Excerpt.
[Start of section]

The History of the lighthouse
The Goodwin Sands cover a huge area of the English Channel between the South Foreland Lighthouse and Ramsgate. The sandbank - hidden below the sea for most of the time – has been a graveyard for ships and mariners alike.
Since the 14th century there have been warning lights positioned on the White Cliffs, which overlook the Sands, to warn shipping of this hazard.
In 1367 Brother Nicholas de Legh, a man leading a solitary life in the small village of St Margaret’s which lies close to the Sands, hung a lantern on the cliff face in order to warn the sailors of the danger.
The first lighthouse
The first lights that resembled lighthouses were constructed in 1635. A distinguished soldier, Sir John Meldrum, arranged for the construction of two iron braziers which held an open fire, and from that time onwards we have always had two Lighthouses at South Foreland. Meldrum was able to recover his costs by charging 'light dues' which were paid by passing ships when they reached their next British port.
Meldrum’s lease was taken over in 1642 by Robert Osbolton. On the death of Osbolton’s son In 1715, Greenwich Hospital took over the lease and one of their first improvements was to put glazing round the fires. Unfortunately the smoke deposits blocked the lights and after 12 years the glass had to be removed.
In 1793 John Yenn redesigned the Upper Lighthouse using oil lamps. Two years later the Lower Light was rebuilt to a similar design though with only two floors, as compared to the taller, three-floored Upper Light.
In 1832 both the upper and lower lighthouse at South Foreland were purchased by Trinity house and they began a programme of improvements to the lights, which give the buildings that we would recognise today.
The Knott family were lighthouse keepers at South Foreland for five generations and were probably the longest dynasty of keepers anywhere in the world. During their time here they would have seen many important changes to the lighthouse as electricity and wireless communication were introduced, changing their jobs forever.
South Foreland Lighthouse was fully automated in 1969 with both the keepers being transferred to other lighthouses. The National Trust took over the care of the lighthouse in 1989 and it opened to the public for the first time in 1990.
The coast around the lighthouse was changed beyond recognition during the Second World War, being fortified with coastal artillery and ground-breaking radar, preparing for an invasion that would thankfully never come.
Michael Faraday was one of the most influential scientists in the world. In his role as scientific adviser to Trinity House, he would transform their lighthouses into the most technologically advanced in the world.
Guglielmo Marconi did some of the world's first radio experiments at South Foreland Lighthouse including the first ship to shore wireless transmission and the first international wireless transmission in 1899.
James Walker was an eminent Victorian engineer who worked on many civil engineering projects across Britain, he also designed both lighthouses at South Foreland and was chief engineer for Trinity House for 38 years.

[End of section]

Recorded data.
[Start of section]

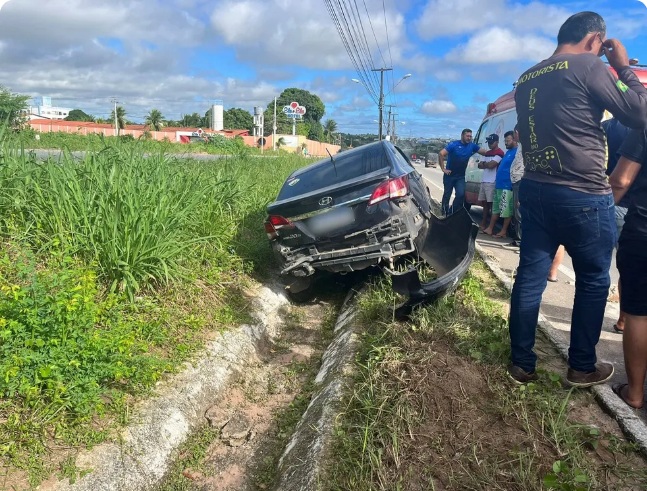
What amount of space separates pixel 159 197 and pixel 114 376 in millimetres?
1970

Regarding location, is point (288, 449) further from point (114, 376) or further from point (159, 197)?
point (159, 197)

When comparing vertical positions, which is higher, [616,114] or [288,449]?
[616,114]

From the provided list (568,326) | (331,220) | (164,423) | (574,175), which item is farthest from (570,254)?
(164,423)

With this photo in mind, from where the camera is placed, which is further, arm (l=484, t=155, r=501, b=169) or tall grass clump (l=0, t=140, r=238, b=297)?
arm (l=484, t=155, r=501, b=169)

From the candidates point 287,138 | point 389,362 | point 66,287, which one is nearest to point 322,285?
point 389,362

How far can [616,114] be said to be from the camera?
273 centimetres

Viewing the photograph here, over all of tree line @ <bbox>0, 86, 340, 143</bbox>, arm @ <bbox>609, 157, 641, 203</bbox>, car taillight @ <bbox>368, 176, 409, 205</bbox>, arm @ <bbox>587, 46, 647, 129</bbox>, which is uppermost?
tree line @ <bbox>0, 86, 340, 143</bbox>

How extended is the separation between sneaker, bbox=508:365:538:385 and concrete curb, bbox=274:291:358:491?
101 cm

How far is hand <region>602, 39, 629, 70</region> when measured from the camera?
111 inches

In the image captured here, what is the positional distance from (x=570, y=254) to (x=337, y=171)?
276 cm

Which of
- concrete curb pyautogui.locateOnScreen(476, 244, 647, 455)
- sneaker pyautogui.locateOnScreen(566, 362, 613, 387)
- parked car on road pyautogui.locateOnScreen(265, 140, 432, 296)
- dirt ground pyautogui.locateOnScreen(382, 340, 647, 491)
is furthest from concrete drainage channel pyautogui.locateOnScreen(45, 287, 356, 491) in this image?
concrete curb pyautogui.locateOnScreen(476, 244, 647, 455)

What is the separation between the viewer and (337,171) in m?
5.21

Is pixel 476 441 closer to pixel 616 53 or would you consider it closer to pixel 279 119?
pixel 616 53

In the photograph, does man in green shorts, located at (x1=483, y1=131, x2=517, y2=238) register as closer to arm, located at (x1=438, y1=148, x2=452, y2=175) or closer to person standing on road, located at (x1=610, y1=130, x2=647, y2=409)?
arm, located at (x1=438, y1=148, x2=452, y2=175)
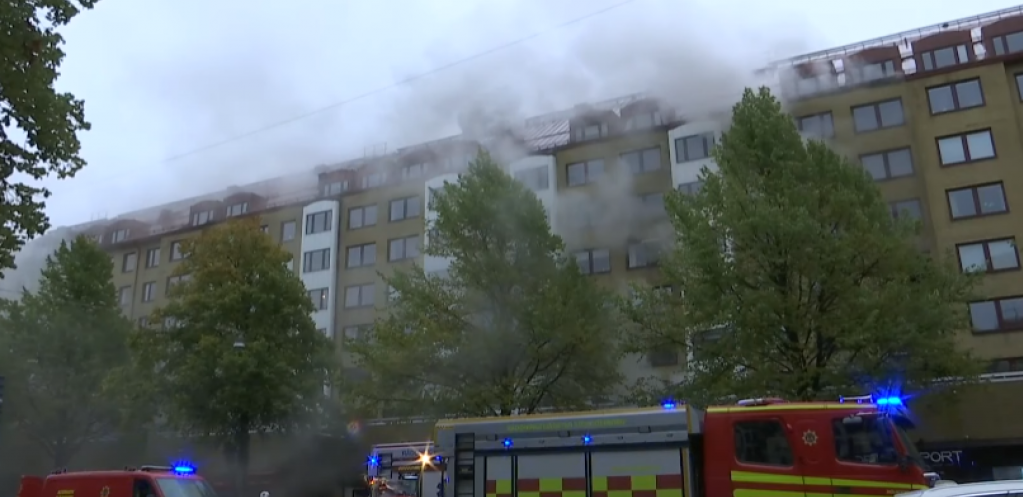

[End of section]

Assignment A. In the lighthouse history, in what year was South Foreland Lighthouse fully automated?
Assignment B. Transcribe the part of the lighthouse history starting at "Since the 14th" and ending at "of the danger.".
The entries have nothing to do with what is asked here.

Task answer A. 1969

Task answer B.
Since the 14th century there have been warning lights positioned on the White Cliffs, which overlook the Sands, to warn shipping of this hazard.
In 1367 Brother Nicholas de Legh, a man leading a solitary life in the small village of St Margaret’s which lies close to the Sands, hung a lantern on the cliff face in order to warn the sailors of the danger.